Beavers are back in the UK, hundreds of years since they last lived among us.
Brett Westwood asks if we can recover our cultural links with these architectural animals, as well as remember how to live with thechanges they bring to the landscape.
Nature writer Jim Crumley talks about their green engineering skills and writer Rachel Poliquin brings the Canadian perspective on what she calls the four great human romances with the beaver: with its castoreum, its musk, its architectural skills and its ecological abilities.
With readings by Lia Williams of extracts from Castorologia and Winter by Geoffrey Ursell, and The Beaver by Vernon Watkins.
Rachel Poliquin is a Vancouver based writer concerned with all things orderly and disorderly in the natural world.
Her book Beaver was published by Reaktion in 2015.
Jim Crumley is a nature writer, journalist and poet.

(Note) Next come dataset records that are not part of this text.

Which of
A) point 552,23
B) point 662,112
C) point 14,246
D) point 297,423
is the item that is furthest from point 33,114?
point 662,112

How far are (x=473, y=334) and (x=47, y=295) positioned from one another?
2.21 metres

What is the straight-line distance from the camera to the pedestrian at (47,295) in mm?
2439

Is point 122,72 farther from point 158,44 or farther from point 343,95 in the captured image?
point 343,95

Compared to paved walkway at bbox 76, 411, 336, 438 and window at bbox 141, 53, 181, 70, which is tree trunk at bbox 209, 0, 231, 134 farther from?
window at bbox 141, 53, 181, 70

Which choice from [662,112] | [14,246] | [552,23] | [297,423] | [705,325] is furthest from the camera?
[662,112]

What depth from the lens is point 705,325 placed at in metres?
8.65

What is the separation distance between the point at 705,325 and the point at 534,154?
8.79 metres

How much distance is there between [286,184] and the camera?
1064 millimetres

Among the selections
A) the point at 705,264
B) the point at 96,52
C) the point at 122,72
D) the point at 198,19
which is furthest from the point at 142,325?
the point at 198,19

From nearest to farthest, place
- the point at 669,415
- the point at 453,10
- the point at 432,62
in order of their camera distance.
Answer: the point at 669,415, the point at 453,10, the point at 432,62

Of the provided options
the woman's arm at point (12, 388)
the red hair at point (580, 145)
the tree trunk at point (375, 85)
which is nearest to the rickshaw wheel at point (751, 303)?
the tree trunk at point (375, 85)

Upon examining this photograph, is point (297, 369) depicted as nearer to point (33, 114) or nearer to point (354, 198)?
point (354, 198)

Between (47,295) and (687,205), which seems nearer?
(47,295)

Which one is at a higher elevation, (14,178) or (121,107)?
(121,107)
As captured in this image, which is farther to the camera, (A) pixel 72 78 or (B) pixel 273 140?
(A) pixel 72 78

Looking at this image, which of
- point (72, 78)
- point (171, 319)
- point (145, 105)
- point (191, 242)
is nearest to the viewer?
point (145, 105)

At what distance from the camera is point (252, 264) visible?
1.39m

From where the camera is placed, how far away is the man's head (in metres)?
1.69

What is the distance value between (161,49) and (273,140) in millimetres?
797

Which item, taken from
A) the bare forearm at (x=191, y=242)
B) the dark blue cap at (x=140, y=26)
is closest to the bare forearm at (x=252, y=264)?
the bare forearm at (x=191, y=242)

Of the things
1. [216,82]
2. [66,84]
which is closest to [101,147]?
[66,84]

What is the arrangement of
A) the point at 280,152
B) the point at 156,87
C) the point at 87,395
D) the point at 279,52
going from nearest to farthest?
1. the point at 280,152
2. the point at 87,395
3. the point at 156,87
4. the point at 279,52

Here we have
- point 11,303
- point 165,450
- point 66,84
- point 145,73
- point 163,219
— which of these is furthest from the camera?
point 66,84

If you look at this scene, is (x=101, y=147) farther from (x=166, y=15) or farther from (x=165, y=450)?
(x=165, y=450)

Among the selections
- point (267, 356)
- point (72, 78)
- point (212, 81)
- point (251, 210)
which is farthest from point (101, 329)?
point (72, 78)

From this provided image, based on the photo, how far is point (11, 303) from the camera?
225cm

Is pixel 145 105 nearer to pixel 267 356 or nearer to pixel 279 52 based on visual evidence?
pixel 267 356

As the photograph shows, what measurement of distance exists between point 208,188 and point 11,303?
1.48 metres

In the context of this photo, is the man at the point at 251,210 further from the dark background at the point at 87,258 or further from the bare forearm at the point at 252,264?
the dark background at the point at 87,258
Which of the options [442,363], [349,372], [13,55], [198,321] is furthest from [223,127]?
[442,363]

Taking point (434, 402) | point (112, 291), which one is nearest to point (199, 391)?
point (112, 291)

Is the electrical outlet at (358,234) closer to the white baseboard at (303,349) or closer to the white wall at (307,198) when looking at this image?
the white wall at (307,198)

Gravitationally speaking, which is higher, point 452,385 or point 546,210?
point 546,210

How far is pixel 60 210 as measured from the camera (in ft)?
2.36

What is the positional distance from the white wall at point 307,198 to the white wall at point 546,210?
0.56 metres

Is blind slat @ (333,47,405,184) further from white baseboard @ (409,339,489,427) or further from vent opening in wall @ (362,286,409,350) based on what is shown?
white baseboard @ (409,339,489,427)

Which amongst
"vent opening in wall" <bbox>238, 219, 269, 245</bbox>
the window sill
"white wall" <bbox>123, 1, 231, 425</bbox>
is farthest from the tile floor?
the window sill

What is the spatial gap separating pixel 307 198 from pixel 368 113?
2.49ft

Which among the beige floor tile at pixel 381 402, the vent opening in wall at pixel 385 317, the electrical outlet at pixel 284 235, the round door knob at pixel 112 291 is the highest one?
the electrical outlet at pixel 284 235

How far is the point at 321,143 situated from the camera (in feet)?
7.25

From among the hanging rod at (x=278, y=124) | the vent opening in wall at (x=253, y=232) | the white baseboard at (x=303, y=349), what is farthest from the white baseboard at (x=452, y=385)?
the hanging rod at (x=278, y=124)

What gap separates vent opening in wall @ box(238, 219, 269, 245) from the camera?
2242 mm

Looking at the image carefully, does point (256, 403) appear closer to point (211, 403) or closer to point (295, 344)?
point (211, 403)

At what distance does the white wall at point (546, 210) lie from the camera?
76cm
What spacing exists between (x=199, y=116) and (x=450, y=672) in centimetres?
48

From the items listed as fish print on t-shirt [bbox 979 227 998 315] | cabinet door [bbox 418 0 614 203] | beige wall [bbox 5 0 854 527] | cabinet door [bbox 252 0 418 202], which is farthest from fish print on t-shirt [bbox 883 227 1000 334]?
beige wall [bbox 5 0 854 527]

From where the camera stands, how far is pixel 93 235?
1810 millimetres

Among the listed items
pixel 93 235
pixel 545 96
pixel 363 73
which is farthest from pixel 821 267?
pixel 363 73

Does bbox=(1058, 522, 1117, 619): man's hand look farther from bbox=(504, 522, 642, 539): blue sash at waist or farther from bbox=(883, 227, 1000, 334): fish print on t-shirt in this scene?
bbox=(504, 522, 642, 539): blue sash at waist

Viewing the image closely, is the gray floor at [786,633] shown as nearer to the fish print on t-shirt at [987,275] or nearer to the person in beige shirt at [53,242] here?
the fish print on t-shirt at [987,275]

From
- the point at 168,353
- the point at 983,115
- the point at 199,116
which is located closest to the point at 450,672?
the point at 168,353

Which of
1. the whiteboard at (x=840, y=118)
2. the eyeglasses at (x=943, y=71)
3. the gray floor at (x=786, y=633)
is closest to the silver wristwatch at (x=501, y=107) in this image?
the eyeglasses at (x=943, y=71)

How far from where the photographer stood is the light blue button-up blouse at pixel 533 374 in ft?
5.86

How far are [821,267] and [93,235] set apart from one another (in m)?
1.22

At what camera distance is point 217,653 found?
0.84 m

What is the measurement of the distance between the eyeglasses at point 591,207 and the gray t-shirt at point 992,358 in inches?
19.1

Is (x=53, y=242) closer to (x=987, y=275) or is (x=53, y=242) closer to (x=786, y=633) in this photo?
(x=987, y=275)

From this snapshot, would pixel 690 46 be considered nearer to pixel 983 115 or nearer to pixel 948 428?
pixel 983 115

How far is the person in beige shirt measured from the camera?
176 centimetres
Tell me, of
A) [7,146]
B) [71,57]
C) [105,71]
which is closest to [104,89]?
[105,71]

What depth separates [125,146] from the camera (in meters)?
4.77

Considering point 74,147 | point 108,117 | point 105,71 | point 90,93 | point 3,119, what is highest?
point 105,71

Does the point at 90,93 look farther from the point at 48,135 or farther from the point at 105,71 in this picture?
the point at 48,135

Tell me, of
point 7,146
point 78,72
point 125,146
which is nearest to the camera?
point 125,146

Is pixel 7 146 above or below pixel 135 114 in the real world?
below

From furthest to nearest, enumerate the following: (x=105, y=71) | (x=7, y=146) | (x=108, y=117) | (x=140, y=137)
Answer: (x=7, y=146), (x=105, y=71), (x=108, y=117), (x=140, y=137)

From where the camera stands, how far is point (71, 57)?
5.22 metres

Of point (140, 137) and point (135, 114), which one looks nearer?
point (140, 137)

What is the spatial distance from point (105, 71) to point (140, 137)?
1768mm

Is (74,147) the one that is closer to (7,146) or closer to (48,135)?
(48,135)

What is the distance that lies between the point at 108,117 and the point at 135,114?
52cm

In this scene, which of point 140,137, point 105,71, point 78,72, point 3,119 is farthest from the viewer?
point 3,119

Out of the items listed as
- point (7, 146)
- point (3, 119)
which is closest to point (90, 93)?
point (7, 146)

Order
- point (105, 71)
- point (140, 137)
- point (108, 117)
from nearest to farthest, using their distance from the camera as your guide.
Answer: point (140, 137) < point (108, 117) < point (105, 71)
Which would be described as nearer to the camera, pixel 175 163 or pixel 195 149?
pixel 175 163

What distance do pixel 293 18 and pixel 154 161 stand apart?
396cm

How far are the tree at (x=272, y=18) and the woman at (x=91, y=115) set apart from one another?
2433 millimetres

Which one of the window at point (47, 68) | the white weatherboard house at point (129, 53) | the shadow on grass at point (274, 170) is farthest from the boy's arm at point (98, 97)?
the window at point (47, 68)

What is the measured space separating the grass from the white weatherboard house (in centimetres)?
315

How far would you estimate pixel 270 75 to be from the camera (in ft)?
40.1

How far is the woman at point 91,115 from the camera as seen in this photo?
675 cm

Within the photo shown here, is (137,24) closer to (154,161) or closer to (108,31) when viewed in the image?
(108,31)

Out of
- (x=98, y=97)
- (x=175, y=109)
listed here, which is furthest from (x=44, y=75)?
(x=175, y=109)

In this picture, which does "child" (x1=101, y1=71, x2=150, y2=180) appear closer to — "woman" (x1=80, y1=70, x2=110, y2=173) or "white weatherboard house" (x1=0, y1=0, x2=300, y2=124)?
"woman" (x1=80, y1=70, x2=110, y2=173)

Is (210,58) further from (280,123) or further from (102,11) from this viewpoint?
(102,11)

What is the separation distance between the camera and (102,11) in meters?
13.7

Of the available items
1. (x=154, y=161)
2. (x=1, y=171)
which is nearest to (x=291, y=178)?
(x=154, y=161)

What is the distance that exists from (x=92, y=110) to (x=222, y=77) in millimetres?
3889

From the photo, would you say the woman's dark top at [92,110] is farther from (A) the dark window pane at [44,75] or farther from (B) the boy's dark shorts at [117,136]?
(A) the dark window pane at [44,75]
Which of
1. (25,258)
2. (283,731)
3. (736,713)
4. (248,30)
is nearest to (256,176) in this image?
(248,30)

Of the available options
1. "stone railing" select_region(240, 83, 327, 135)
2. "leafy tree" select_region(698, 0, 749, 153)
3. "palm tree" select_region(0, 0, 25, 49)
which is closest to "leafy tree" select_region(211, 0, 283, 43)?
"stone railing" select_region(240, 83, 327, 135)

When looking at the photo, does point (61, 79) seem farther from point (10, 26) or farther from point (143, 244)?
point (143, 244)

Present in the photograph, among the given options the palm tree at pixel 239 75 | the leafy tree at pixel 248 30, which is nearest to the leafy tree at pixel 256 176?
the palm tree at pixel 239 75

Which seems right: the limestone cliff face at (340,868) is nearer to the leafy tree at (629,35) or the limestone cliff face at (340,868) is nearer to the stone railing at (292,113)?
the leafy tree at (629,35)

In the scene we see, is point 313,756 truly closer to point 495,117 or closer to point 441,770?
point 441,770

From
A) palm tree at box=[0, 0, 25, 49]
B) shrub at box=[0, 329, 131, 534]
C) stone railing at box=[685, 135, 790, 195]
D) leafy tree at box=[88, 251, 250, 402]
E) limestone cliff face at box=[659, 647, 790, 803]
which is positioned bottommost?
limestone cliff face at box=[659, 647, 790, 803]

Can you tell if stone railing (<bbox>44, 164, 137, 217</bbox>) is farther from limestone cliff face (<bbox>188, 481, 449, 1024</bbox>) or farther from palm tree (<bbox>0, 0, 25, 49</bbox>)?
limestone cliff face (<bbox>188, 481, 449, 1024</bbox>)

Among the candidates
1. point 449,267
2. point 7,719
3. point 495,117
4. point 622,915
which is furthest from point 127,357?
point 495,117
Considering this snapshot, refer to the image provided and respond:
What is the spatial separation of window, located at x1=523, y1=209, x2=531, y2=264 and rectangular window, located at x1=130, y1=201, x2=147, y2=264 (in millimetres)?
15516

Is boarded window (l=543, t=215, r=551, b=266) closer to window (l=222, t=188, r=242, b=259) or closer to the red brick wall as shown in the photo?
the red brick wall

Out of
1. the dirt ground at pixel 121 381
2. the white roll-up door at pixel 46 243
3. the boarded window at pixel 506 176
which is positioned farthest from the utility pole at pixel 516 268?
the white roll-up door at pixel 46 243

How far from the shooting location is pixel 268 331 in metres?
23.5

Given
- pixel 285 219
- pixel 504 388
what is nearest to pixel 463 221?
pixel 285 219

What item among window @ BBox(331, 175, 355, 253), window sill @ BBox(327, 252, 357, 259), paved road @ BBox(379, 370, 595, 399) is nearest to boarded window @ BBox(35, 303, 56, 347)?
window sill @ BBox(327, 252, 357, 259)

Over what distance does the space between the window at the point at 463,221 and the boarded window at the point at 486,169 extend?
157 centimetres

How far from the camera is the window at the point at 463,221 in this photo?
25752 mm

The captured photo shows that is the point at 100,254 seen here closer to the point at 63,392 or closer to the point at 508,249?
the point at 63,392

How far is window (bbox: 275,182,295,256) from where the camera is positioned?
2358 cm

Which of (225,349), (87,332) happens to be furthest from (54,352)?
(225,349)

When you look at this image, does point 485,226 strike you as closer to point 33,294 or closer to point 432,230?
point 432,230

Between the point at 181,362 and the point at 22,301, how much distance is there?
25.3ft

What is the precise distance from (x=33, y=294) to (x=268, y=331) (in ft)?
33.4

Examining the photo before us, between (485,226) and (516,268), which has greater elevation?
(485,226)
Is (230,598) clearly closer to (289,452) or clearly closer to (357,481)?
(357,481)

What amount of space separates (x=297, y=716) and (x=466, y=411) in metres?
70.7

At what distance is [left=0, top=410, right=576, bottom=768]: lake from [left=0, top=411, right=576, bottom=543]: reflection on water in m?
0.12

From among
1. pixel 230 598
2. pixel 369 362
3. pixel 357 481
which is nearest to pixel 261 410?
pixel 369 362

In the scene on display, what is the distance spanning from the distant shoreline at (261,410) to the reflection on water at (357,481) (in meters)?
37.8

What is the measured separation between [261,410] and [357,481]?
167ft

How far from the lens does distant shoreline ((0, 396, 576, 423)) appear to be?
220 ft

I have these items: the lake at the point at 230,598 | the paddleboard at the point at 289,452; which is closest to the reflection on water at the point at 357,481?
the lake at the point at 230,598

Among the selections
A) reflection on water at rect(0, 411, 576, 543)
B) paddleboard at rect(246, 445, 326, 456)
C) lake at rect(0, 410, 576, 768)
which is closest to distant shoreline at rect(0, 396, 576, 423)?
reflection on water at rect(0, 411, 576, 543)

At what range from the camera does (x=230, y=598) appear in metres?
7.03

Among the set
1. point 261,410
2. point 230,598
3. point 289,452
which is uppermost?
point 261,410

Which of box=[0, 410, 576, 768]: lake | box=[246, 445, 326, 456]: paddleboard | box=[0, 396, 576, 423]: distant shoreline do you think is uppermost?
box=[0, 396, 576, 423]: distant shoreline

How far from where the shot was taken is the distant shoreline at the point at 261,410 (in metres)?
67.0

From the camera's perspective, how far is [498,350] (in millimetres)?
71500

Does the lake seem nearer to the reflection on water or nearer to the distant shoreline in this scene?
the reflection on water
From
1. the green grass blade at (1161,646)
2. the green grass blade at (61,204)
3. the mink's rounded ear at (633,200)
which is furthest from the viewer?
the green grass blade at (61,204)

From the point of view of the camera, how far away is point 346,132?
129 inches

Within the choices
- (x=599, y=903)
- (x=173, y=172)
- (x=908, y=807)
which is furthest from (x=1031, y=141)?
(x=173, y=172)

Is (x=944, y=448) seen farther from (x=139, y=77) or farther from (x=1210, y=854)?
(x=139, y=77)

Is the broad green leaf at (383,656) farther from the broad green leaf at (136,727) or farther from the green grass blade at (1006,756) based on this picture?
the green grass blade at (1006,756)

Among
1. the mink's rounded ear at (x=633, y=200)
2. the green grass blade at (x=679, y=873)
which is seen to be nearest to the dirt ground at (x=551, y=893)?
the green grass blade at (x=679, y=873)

His book Nature's Architect: The Beaver's Return to Our Wild Landscapes, was published by Saraband in 2015.
He is a passionate advocate of species reintroductions, especially of wolf and beaver, the widespread restoration and expansion of native habitats, and a radical reappraisal of the relationship between the people of Scotland and the land. He writes columns for the Scots Magazine and The Courier and now lives in Stirling.
The Devon Wildlife Trust is home to England’s only known wild beaver population on the River Otter in East Devon.